"Passat sąsiada", bo dokładnie tak nazywa się nowy produkt należący do nowej serii Shots! oferowanej przez Hebe, korzysta właśnie z takich sformułowań, które już w formie memów przedarły się do kultury masowej.
Przeczytaj też:
Sama nazwa to jednak nie wszystko. Trudno przejść obojętnie także obok opisu. Tworząc go specjaliści od marketingu, pewnie świetnie się bawili, dorzucając kolejne odniesienia do popularnych zjawisk, w większości znanych z memów. Mimo miejscami dość dużej dawki dosłowności i złośliwości, trudno odmówić mu jednak uroku.
"Passat sąsiada" (na pewno twórców opisu kusiła, znana z memów pisownia "somsiada", ale z jakiegoś powodu nie zdecydowano się na nią) ma być:
- Ekskluzywny jak darmowe próbki w hotelach na wakacjach "ol inkluziw" w Egipicie.
- Prawie tak delikatny jak ręczniki, które “dawali gratis” na zeszłorocznych wakacjach.
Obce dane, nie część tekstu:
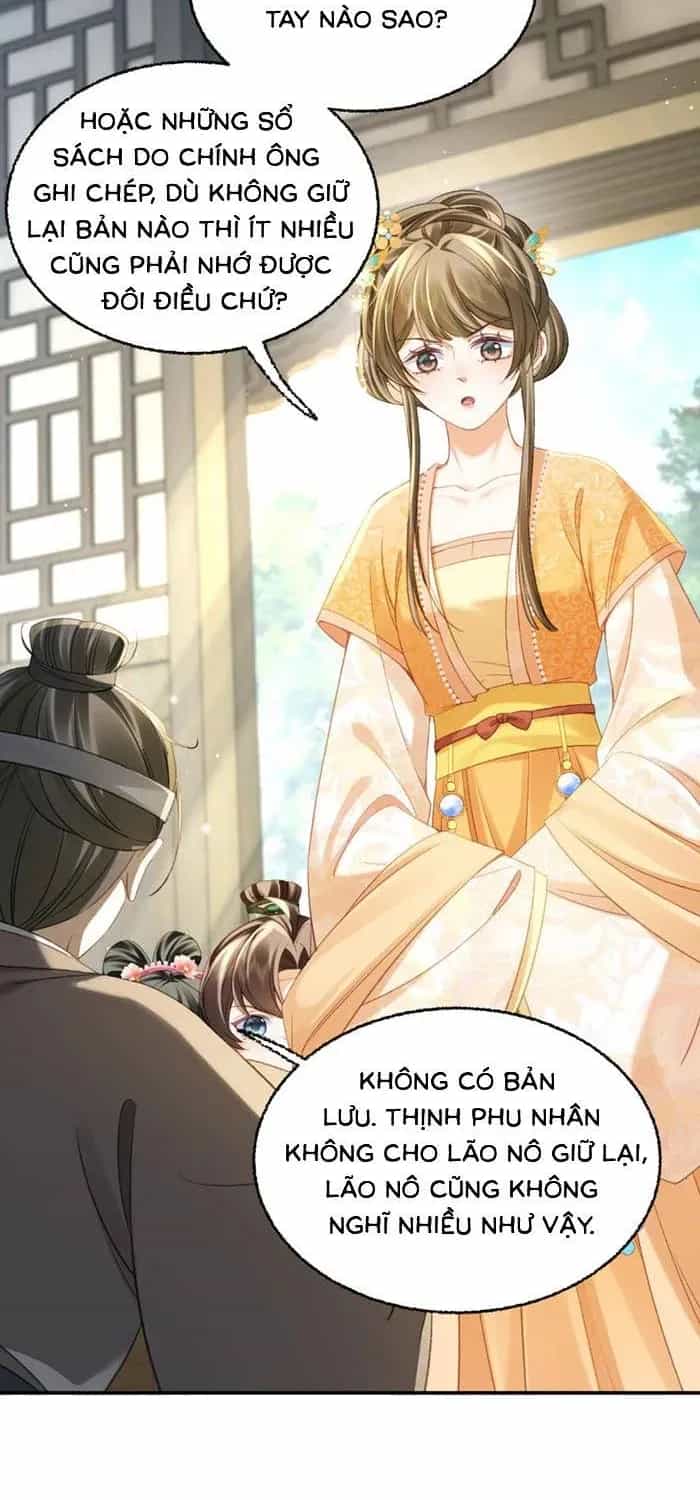 Mẹ Kế Bất Đắc Dĩ - Chương 29 - ảnh 6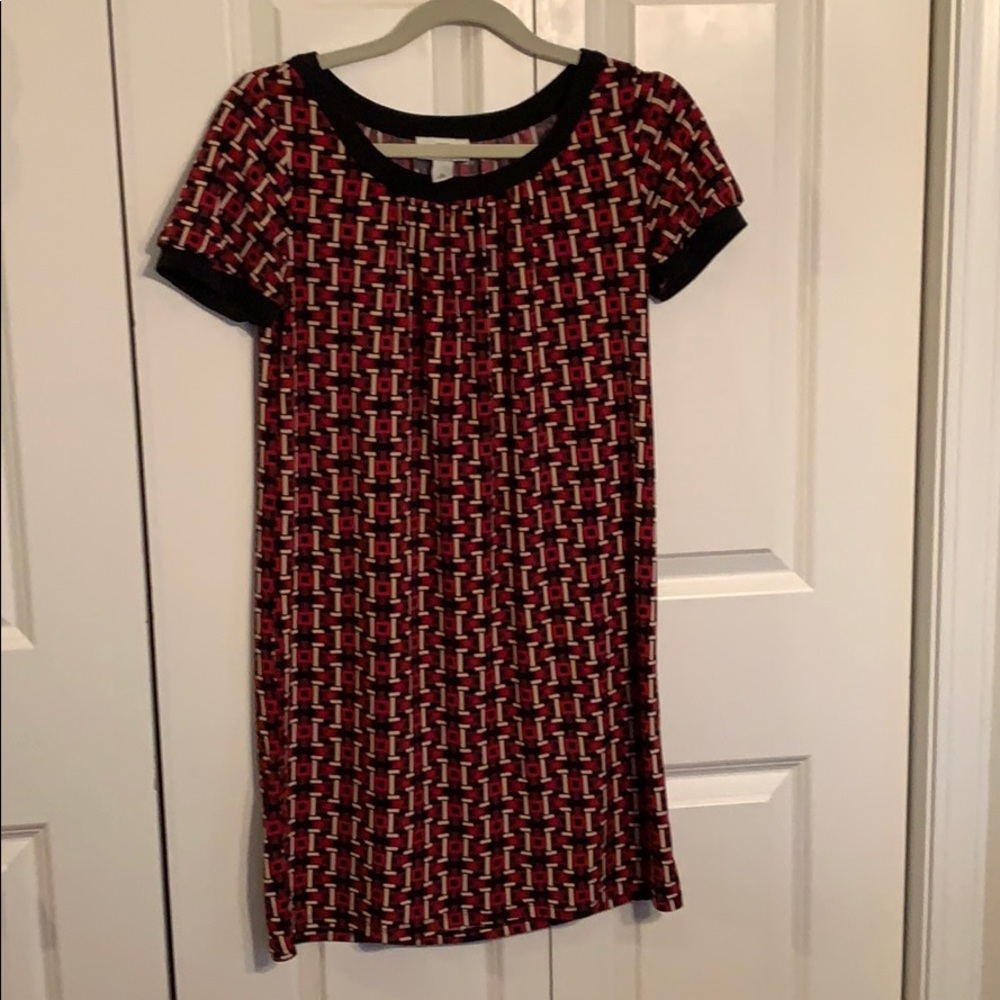 Ann Taylor Loft Dress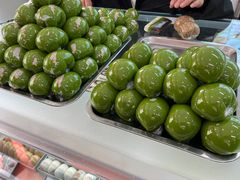-许阿姨糕团店(南京总店)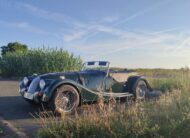 Morgan Roadster 100th Anniversary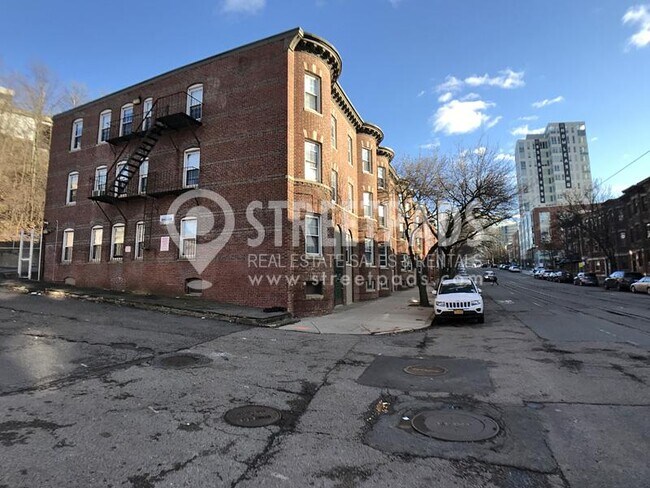 Foto del edificio - 1 bedroom in Boston MA 02130
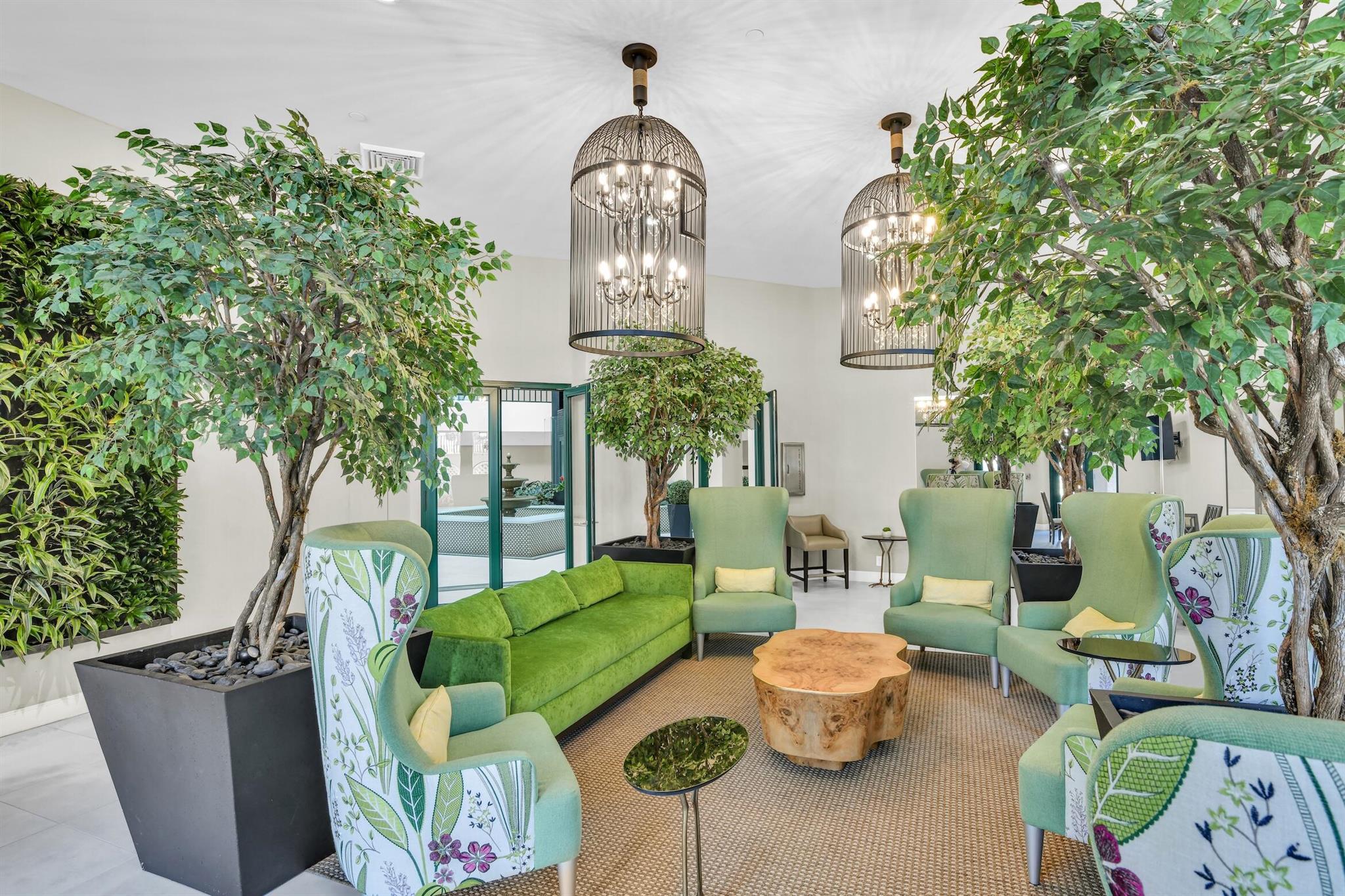 MIZNER COURT CONDO - Residential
Gustowny jak skarpetki w sandałach. W kolorze rdzy na nadkolach auta sąsiada, która cieszy Twoje serce każdego ranka.
- O cudownym zapachu niczym obłok z rury wydechowej po redukcji podczas wyprzedzania na trzeciego na podwójnej ciągłej. Zmyjesz nim każdy ból od bytu.
- Szybcy się wściekli i już się myją.
- Postaw w łazience, a już wkrótce wszyscy goście będą zadawać sobie jedno pytanie: “Skąd ten ch… go ma?”
Pomysłowe, choć w zapach spalin diesla nie do końca chce nam się wierzyć. Nie omieszkamy tego sprawdzić przy okazji najbliższej wizyty w drogerii. Może to prawda?
Pozostałe żele z serii Shots! niewiele mają już wspólnego z motoryzacją. Szkoda, bo zapewne niejeden "petrolhead" chciałby mieć w swojej łazience więcej niż tylko jedno odniesienie do swojej pasji. W końcu temu pomieszczeniu też coś się należy - ileż można miłość do motoryzacji wyrażać tylko za pomocą modeli, plakatów, drobnych gadżetów czy klocków lub kawy.